Prompt A:
In the text below on the self-evolving clinical agent harness, why do the authors use the Hermes framework as their reference throughout? Answer in one to three sentences.
Prompt B:
Go on with the text below on the self-evolving clinical agent harness, picking up after its final sentence.

Document extract:
┄┄┄┄┄┄

Training Layer: RL Closed Loop. The most distinctive capability of the self-evolving harness is its RL closed loop: the agent not only performs clinical tasks but also generates its own training data to improve the next model generation. Prior work on experiential learning agents [65], contextual experience replay [66], and experience-driven agent lifecycles [67] has demonstrated the feasibility of this approach in general domains; the self-evolving harness specializes it for clinical deployment. This creates a compounding improvement cycle particularly well suited to clinical domains where labeled data is scarce.
The loop operates as follows:
1.
The agent executes clinical tasks (e.g., differential diagnosis, radiology report review) and records full interaction trajectories.
2.
A distributed RL coordinator collects trajectories and routes them to task-specific verifiers.
3.
Domain-specific verifiers (medical knowledge checkers, clinical guideline validators) score trajectories via rejection sampling, filtering for high-quality clinical reasoning.
4.
A training service receives filtered trajectories and performs parameter-efficient fine-tuning (e.g., LoRA [68]) of the backbone model, updating clinical reasoning capabilities.
This closed loop transforms clinical deployment from a one-time fine-tuning event into a continuously improving system: the agent accumulates clinical expertise through use, analogous to a resident who improves through supervised practice. Concrete clinical instantiations of this principle are surveyed in §4.

2.3. Reference Implementation: The Hermes Framework

The NousResearch Hermes Agent framework (footnote 2) provides a concrete, open-source instantiation of the four-layer architecture: orchestration assembles the system prompt from SOUL.md (persona), MEMORY.md (≈800 tokens), and USER.md (≈500 tokens) in ChatML format; the memory layer maps to bounded MEMORY.md/USER.md files (Tier 1), agentskills.io skill documents loaded hierarchically (Tier 2, ≈3K tokens at Level 0 for 40+ skills), and a SQLite FTS5 session index (Tier 3); the training layer combines the Atropos RL framework (≈1,000 task-specific verifiers) with the Tinker service performing LoRA fine-tuning on the Hermes-3/4 (LLaMA 3.1-based) backbone. The architecture itself is framework-agnostic: generic agent frameworks such as AutoGen [69], LangChain, or CrewAI could implement the same four layers with different engineering choices, including alternative persistent-memory designs (memory-graph stores or token-compressed tool-output pipelines) rather than the bounded MEMORY.md convention of Hermes. Hermes is used as a reference throughout because it is, to our knowledge, the most complete open-source instantiation of all three self-evolving principles simultaneously.

┄┄┄┄┄┄

Information shown:
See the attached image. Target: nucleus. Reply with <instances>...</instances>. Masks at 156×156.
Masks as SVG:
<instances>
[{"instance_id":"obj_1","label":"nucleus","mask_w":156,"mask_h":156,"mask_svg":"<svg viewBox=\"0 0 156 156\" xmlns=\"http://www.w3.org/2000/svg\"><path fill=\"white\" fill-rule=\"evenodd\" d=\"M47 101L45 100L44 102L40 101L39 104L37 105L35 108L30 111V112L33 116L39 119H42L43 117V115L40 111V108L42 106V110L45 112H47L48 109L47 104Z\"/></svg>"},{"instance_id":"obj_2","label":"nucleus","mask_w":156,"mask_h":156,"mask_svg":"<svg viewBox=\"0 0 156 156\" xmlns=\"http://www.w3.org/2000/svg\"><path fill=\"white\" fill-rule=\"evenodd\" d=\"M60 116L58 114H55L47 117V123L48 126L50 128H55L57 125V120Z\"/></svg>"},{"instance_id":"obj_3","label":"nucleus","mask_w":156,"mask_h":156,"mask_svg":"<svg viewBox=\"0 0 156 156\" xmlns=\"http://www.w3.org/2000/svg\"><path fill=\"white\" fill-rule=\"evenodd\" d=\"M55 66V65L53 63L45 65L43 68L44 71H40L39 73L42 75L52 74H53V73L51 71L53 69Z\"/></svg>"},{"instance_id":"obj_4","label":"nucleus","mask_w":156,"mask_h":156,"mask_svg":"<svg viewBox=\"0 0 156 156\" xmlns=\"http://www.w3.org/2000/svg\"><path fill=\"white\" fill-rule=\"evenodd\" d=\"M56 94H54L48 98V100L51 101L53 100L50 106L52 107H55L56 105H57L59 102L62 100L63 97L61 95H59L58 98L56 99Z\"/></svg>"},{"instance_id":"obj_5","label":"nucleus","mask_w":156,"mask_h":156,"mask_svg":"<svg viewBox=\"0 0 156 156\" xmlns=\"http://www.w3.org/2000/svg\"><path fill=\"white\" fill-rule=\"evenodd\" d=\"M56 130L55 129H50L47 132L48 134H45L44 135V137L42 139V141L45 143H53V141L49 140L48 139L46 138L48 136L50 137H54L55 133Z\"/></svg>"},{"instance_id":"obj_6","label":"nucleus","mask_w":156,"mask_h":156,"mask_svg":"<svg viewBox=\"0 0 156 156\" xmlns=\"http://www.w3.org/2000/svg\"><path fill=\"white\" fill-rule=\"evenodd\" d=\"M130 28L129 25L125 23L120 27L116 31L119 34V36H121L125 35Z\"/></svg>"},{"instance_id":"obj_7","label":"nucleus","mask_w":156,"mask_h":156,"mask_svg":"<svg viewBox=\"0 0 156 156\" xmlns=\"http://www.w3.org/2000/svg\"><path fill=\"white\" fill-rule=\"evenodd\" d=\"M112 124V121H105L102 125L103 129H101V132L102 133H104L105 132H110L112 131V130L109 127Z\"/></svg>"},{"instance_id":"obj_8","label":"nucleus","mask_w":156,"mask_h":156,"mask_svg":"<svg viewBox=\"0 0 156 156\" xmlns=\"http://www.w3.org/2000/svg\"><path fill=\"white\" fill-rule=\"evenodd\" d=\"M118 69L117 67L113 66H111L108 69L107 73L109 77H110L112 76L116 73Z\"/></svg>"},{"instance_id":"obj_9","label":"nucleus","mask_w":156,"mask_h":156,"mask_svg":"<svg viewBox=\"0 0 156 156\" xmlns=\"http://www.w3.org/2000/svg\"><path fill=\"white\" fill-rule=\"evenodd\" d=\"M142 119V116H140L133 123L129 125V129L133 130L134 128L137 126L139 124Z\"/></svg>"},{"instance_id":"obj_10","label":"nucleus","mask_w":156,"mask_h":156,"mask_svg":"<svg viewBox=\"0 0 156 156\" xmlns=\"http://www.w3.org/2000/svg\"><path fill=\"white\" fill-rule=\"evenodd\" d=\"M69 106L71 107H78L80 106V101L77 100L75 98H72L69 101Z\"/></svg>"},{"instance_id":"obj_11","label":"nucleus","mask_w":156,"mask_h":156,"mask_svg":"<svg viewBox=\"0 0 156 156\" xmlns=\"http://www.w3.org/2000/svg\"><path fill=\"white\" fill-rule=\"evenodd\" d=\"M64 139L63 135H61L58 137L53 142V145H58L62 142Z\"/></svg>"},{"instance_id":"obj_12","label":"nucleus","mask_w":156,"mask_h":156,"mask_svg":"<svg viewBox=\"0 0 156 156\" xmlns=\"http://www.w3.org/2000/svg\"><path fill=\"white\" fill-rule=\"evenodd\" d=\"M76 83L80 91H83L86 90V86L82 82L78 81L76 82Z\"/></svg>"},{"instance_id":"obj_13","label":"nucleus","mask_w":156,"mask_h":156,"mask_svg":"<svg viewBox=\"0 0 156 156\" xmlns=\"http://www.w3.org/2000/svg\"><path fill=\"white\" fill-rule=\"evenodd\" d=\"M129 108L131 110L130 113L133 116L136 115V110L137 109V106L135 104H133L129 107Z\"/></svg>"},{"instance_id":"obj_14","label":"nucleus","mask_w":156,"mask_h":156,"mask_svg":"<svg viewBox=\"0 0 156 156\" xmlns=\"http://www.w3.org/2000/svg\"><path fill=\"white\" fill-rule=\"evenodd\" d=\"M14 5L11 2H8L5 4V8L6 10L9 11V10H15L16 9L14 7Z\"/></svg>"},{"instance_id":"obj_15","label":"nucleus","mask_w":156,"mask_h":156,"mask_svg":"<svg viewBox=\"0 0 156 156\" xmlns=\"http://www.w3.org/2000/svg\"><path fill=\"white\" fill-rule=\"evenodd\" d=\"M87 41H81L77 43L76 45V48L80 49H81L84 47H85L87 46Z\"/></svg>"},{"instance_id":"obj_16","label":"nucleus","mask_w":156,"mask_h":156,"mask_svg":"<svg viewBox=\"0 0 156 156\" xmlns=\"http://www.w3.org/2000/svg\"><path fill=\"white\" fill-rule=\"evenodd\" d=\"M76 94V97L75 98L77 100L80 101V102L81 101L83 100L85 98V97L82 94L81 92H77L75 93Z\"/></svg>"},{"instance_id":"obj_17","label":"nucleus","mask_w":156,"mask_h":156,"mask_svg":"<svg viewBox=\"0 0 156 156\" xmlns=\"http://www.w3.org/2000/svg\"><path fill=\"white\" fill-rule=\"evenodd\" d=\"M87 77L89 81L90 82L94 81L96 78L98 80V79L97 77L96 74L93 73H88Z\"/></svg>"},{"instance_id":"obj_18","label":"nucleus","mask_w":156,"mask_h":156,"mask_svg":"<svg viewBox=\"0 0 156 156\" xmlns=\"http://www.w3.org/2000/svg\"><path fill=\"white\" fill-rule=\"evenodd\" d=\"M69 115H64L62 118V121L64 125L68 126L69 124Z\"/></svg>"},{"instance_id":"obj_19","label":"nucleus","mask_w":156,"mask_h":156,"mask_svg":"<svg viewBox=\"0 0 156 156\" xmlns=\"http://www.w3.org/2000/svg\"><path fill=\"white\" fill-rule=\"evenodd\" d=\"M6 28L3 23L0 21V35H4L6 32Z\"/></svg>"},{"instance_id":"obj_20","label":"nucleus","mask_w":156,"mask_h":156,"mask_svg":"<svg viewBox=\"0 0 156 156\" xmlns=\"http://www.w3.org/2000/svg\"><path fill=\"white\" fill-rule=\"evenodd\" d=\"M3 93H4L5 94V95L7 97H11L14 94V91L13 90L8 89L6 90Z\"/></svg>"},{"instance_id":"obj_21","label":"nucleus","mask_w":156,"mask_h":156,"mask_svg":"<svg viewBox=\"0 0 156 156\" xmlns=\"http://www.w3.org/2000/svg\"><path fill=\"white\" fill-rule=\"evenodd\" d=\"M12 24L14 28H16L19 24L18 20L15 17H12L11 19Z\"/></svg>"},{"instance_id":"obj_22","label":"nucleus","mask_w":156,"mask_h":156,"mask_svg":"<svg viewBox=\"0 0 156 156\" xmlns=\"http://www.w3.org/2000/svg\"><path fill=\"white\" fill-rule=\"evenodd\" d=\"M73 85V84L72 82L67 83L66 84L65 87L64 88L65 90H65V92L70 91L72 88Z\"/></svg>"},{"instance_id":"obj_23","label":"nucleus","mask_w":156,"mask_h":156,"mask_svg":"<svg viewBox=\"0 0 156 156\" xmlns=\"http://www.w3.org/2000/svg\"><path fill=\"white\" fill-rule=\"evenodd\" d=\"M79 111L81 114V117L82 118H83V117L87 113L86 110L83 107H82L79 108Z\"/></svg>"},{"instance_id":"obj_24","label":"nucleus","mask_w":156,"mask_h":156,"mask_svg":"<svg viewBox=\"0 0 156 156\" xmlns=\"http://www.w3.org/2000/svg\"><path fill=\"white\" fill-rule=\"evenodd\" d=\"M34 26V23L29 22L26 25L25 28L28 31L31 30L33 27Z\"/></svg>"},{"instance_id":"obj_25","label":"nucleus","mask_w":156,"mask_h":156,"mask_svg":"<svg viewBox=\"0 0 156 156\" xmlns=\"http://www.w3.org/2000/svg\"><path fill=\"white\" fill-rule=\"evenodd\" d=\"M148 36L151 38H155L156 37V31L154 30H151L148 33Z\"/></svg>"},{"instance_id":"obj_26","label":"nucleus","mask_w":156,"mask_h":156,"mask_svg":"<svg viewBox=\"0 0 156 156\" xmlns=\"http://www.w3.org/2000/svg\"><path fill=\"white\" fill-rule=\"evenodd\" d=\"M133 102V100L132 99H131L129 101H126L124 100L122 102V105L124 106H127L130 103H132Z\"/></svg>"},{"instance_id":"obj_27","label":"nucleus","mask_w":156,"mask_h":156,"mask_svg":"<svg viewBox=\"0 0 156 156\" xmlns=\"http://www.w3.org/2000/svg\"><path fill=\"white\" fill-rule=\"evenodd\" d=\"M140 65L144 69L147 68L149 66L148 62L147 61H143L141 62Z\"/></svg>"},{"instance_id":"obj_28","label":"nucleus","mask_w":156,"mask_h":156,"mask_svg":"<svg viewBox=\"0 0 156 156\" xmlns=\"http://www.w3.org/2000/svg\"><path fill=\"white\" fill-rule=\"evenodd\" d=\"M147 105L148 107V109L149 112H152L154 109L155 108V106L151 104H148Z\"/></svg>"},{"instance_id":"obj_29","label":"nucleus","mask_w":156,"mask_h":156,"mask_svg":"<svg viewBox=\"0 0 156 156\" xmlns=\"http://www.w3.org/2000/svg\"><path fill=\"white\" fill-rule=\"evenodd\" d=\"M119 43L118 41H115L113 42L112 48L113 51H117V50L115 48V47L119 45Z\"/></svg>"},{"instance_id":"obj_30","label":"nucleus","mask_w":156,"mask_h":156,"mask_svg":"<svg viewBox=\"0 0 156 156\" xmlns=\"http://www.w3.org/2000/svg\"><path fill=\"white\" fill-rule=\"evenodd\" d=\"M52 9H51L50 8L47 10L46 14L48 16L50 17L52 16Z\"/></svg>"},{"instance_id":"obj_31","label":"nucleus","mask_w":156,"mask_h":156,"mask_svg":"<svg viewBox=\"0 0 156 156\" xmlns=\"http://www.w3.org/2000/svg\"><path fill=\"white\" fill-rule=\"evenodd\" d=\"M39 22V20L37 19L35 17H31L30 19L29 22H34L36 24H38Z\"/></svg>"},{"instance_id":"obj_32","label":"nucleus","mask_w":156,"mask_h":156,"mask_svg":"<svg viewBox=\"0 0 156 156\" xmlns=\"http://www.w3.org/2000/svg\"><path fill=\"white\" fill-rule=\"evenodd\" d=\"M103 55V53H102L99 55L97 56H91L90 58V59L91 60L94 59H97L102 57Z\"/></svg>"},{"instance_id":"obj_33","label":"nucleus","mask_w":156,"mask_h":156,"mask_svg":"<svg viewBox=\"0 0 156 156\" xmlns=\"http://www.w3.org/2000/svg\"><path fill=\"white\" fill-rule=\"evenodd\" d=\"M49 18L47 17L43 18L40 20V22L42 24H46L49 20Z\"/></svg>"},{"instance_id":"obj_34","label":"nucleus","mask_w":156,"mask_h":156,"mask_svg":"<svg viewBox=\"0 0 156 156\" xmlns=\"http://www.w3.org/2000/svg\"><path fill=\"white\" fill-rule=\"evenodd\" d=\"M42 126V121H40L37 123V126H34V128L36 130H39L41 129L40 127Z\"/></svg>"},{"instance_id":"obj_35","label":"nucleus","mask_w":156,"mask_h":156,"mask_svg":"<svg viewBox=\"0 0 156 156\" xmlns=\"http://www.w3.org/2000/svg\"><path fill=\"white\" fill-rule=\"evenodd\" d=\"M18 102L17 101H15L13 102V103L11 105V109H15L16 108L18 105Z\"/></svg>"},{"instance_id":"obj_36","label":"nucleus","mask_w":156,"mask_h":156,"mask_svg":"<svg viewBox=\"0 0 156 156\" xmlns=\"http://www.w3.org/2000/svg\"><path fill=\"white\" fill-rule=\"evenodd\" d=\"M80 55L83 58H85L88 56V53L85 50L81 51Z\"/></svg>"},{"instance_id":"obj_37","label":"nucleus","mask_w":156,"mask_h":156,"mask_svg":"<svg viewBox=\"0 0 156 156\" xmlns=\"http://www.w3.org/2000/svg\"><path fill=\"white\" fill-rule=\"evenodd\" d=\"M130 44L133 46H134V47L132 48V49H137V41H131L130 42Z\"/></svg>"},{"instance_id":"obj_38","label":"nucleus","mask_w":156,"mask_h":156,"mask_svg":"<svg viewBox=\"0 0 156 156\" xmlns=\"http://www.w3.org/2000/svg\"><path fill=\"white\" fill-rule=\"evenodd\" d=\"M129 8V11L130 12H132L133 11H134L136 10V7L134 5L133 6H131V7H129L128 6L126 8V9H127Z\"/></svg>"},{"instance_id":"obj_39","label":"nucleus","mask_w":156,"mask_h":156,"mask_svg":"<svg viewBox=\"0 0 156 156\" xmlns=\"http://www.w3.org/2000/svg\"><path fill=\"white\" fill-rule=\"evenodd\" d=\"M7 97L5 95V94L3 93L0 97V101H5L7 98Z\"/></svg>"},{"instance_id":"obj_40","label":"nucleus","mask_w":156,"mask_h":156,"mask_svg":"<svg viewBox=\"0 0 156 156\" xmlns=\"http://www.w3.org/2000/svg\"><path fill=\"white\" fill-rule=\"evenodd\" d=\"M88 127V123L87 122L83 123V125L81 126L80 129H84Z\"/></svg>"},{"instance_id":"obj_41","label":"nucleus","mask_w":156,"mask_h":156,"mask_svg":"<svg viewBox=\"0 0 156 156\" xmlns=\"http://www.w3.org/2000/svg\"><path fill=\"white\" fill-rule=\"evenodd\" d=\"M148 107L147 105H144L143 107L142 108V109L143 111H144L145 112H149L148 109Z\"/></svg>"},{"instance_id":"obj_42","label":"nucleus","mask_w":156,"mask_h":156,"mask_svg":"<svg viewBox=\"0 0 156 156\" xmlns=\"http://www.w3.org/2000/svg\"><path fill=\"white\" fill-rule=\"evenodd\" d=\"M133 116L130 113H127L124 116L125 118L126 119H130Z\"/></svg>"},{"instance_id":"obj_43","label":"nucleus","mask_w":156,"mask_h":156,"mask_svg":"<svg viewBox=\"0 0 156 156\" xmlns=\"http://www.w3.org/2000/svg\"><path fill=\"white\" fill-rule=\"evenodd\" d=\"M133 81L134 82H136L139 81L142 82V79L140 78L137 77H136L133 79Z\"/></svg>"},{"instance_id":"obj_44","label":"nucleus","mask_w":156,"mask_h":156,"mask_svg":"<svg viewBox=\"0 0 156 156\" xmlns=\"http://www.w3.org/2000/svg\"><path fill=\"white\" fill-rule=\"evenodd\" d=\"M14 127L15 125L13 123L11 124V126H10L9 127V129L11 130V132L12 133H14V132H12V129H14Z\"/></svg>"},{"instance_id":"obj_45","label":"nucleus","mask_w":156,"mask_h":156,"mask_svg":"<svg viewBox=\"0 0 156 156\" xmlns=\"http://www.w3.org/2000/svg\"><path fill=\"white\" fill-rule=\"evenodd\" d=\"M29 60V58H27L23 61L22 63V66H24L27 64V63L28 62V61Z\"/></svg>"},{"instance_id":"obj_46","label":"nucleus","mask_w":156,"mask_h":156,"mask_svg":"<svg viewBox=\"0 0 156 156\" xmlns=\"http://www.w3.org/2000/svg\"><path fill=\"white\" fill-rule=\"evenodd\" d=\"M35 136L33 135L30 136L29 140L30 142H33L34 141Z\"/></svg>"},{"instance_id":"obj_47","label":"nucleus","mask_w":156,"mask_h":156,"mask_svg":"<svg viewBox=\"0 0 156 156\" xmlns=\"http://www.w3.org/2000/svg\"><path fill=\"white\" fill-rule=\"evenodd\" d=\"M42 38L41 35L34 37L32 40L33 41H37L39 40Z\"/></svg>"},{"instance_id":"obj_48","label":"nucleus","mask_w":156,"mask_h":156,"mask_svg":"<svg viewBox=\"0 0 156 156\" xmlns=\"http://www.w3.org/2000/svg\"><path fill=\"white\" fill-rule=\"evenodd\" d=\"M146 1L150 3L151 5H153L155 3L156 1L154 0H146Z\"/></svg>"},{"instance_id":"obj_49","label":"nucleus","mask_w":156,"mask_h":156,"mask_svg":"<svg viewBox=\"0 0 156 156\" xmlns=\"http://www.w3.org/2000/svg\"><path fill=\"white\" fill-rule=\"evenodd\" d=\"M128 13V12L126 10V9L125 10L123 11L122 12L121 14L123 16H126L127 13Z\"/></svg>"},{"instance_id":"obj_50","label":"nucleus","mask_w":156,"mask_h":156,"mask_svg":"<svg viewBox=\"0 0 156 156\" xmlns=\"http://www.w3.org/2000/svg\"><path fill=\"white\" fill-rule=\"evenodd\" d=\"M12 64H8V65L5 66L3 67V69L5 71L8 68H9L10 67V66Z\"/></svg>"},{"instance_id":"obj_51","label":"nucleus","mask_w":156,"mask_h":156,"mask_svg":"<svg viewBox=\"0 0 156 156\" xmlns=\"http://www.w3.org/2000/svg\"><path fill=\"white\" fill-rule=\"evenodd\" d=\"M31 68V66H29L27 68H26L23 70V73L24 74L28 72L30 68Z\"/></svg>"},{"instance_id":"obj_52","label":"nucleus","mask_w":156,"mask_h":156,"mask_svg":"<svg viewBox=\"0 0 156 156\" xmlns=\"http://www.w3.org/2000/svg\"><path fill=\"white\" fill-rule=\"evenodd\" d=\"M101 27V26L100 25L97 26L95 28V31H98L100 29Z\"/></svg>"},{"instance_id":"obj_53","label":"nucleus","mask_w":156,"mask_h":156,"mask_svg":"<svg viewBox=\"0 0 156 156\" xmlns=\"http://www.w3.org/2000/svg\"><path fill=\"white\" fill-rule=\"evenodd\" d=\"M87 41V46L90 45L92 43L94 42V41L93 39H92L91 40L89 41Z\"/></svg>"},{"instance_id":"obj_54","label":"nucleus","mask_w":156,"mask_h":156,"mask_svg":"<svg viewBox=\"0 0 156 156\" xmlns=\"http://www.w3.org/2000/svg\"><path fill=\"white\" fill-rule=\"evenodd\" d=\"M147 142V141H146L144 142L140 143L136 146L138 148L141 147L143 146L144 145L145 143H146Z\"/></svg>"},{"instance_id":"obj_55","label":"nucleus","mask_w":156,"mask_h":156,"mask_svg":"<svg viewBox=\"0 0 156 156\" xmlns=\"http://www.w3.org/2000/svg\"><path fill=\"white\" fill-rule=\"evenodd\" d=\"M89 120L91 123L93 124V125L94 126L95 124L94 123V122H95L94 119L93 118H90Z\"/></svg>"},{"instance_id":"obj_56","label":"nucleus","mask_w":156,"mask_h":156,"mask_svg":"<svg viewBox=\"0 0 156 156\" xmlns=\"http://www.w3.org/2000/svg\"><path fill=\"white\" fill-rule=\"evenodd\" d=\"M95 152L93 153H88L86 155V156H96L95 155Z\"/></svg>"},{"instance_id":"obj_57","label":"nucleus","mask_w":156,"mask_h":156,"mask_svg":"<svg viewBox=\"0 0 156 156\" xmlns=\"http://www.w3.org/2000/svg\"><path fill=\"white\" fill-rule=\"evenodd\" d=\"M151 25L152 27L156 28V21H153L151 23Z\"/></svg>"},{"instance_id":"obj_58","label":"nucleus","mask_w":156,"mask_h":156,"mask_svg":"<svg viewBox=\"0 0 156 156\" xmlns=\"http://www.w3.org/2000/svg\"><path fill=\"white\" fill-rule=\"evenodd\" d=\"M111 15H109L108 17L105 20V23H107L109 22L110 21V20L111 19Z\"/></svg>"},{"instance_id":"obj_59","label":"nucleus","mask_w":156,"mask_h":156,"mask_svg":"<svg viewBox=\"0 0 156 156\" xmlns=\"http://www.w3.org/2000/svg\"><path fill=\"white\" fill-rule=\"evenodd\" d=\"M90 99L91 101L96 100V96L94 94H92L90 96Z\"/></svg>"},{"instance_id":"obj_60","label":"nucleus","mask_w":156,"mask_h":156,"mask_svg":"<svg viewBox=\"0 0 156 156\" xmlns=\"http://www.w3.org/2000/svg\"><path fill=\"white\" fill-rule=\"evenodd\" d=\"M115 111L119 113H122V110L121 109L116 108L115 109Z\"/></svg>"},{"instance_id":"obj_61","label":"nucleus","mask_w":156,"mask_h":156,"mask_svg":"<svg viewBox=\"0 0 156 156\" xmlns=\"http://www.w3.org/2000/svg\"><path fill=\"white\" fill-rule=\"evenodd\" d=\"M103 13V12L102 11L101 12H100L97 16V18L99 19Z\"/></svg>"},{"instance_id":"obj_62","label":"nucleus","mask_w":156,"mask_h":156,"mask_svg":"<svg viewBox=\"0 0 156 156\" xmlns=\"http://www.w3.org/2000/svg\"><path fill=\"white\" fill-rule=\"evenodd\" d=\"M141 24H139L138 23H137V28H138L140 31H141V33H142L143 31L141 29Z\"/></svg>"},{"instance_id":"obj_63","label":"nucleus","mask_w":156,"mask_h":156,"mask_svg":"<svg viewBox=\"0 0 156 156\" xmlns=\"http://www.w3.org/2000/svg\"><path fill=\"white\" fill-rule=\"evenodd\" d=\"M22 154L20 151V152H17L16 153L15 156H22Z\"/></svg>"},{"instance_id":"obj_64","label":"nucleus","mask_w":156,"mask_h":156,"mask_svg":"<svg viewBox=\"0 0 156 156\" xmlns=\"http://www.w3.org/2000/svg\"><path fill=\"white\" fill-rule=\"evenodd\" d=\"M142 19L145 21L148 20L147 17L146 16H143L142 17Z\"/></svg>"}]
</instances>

┄┄┄┄┄┄

Answer area A:
The authors use Hermes as their reference because, to their knowledge, it is the most complete open-source instantiation of all three self-evolving principles at once.

Answer area B:
3. Self-Evolving Agent Engineering: Taxonomy of Mechanisms

This section turns from architecture to operational design principles. SEAE organises these into three categories, each addressing a distinct dimension of clinical persistence: memory engineering, tool and multi-agent engineering, and RL trajectory engineering.

3.1. Memory Engineering

Memory engineering addresses how clinical agents accumulate, organize, and retrieve knowledge across sessions. SEAE proposes three complementary memory modalities that together enable clinically grounded persistence: short-term context management within a session, long-term persistent memory across sessions, and skill memory that encodes procedural clinical knowledge. Knowledge graph-based approaches [70] complement these modalities by encoding relational clinical knowledge for multi-hop reasoning. The capacity bounds these modalities impose are not arbitrary engineering choices: recent probing work shows that current LLMs degrade systematically as the depth of cumulative state tracking grows [39], with that depth rather than arithmetic or entity-tracking complexity dominating difficulty, which motivates both the bounded MEMORY.md convention (§2.3) and the hierarchical L0/L1/L2 skill-loading scheme described below.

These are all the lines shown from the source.